0

We are using com.spotify.scio.testing.JobTest for end to end testing of our scio pipeline. The pipeline includes a DoFn that is sensitive to data sequencing, on a stream of configuration data which arrives infrequently.

We are passing an ordered List of configuration values combinedSampleConfig as input to the JobTest Builder. Is there a way to have JobTest preserve the ordering of this CustomIO input stream when we run an end to end test?
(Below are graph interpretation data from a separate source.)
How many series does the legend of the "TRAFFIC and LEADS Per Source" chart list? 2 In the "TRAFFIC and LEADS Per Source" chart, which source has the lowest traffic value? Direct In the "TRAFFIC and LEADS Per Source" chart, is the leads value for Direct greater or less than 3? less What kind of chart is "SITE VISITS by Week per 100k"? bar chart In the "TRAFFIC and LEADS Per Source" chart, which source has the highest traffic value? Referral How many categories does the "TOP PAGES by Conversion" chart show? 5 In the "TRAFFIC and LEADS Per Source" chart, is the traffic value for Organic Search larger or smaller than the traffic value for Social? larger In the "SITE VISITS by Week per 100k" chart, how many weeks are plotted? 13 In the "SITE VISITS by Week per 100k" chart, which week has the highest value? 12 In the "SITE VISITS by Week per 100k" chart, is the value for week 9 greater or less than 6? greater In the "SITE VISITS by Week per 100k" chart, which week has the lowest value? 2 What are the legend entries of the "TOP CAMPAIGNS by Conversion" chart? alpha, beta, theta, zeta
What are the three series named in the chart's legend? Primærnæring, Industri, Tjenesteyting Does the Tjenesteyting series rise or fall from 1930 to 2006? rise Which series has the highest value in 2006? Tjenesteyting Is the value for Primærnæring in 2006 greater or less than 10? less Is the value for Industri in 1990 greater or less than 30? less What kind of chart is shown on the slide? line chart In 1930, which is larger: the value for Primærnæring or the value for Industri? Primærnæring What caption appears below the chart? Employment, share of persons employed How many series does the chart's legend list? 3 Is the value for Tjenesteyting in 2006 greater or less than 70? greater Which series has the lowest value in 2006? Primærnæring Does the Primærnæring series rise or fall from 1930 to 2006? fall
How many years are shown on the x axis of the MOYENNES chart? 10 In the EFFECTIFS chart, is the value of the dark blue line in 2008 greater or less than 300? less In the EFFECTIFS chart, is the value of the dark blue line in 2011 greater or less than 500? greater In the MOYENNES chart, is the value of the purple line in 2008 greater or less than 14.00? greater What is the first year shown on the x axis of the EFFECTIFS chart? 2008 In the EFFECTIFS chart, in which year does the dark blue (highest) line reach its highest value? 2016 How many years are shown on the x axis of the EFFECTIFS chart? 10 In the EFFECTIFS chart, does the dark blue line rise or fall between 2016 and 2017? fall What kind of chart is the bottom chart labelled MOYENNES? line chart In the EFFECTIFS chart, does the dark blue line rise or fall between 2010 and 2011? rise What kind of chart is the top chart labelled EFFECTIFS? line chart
I see that the testing framework enables fine control over source arrival time (using advanceProcessingTime) when testing individual components, but do not see how to apply this for end to end testing using JobTest.

    JobTest[MyApp.type]
      .args(commonArgs ++ Seq(
        "--numWorkers=1",
        "--maxNumWorkers=1",
      ): _*
      )
      .input(CustomIO[PubsubMessage](CONFIG_ID), combinedSampleConfig)
      .input(CustomIO[IndicatorEntry](INPUT_ID), sampleInput)
      .output(CustomIO[EnrichedIndicatorEntry](AGG_ID)) {
        _ should containInAnyOrder (expectedAggs)
      }
      .output(CustomIO[EnrichedIndicatorEntry](EVENT_ID)) {
        _ should containInAnyOrder (expectedEvents)
      }
      .run()
  • 1
    There isn't a way right now but probably doable by allowing Beam `TestStream` (which supports event timing) as input. I filed https://github.com/spotify/scio/issues/1891. – Neville Li May 02 '19 at 17:02

1 Answers1

0

https://github.com/spotify/scio/pull/1905

This PR was recently merged and should allow such use case. Can you give it a try?

Neville Li
  • 420
  • 3
  • 10